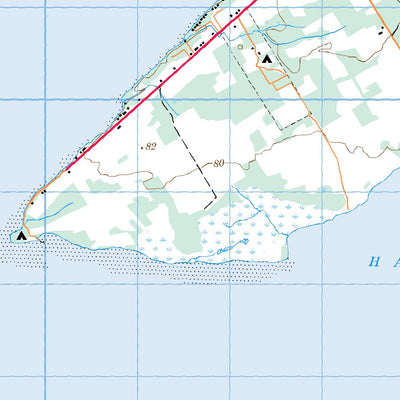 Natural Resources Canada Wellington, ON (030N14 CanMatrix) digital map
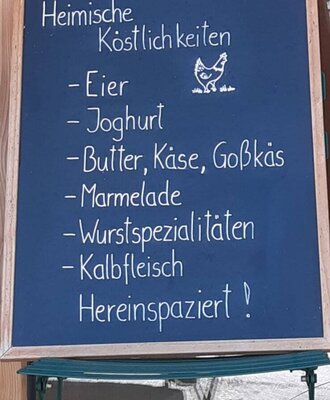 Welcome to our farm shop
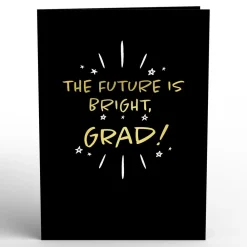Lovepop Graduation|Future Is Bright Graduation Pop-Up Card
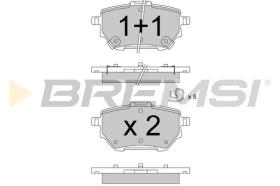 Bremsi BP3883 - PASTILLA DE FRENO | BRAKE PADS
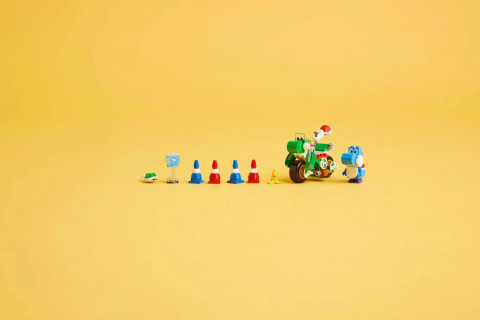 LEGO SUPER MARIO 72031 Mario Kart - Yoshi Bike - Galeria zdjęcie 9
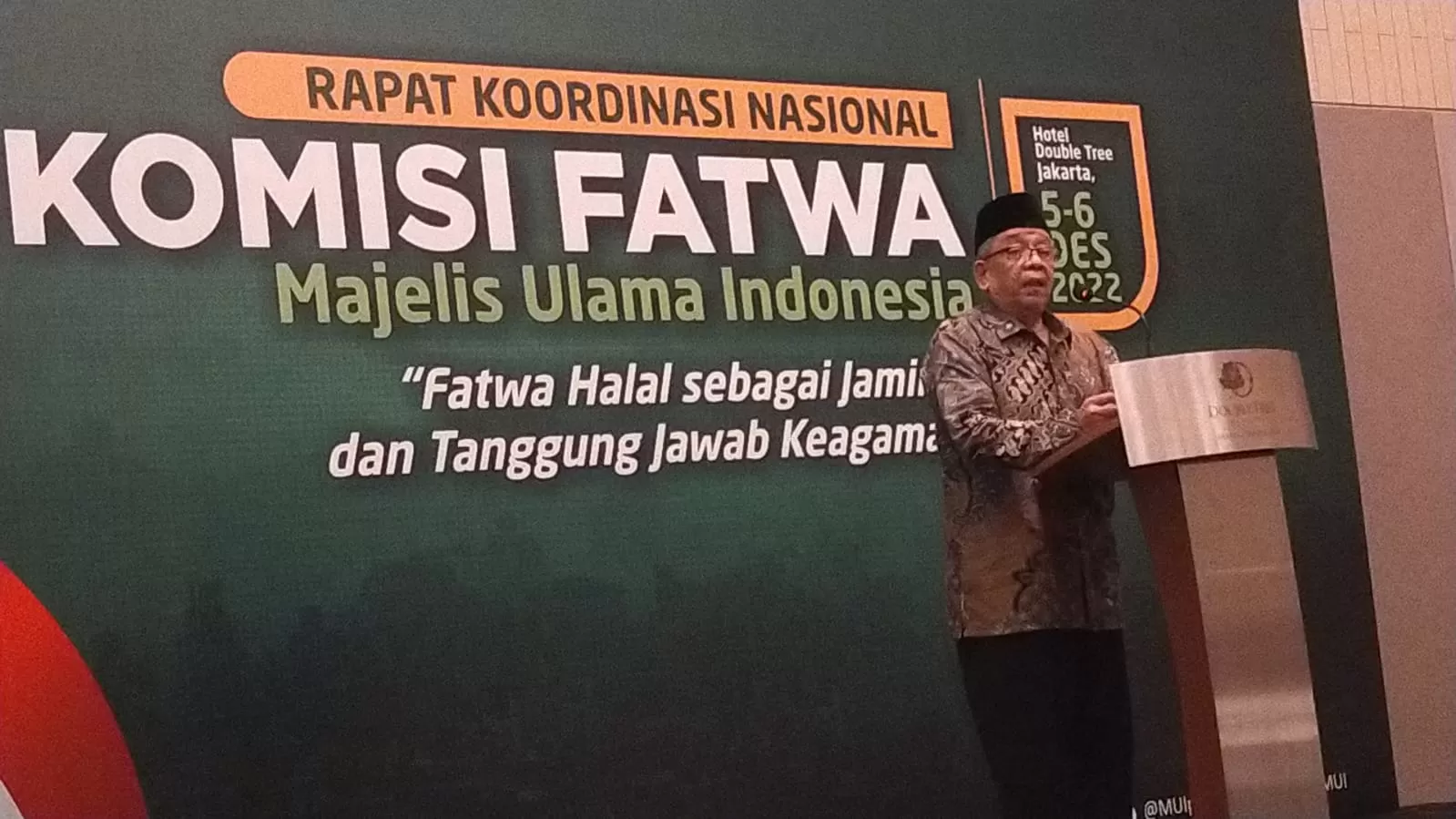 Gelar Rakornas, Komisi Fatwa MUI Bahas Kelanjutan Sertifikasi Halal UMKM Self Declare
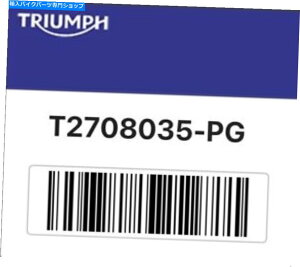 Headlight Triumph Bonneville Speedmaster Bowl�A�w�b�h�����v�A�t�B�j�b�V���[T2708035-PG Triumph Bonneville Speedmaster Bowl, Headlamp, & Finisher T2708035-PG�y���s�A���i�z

★ ★ ★ ★

WHAT YOU ARE ASKED TO DO: The reply should hold every line of the records unchanged and no pictures.

TASK OUTPUT:
 Natural Resources Canada Wellington, ON (030N14 CanMatrix) digital map
 Welcome to our farm shop
Lovepop Graduation|Future Is Bright Graduation Pop-Up Card
 Bremsi BP3883 - PASTILLA DE FRENO | BRAKE PADS
 LEGO SUPER MARIO 72031 Mario Kart - Yoshi Bike - Galeria zdjęcie 9
 Gelar Rakornas, Komisi Fatwa MUI Bahas Kelanjutan Sertifikasi Halal UMKM Self Declare
 Headlight Triumph Bonneville Speedmaster Bowl�A�w�b�h�����v�A�t�B�j�b�V���[T2708035-PG Triumph Bonneville Speedmaster Bowl, Headlamp, & Finisher T2708035-PG�y���s�A���i�z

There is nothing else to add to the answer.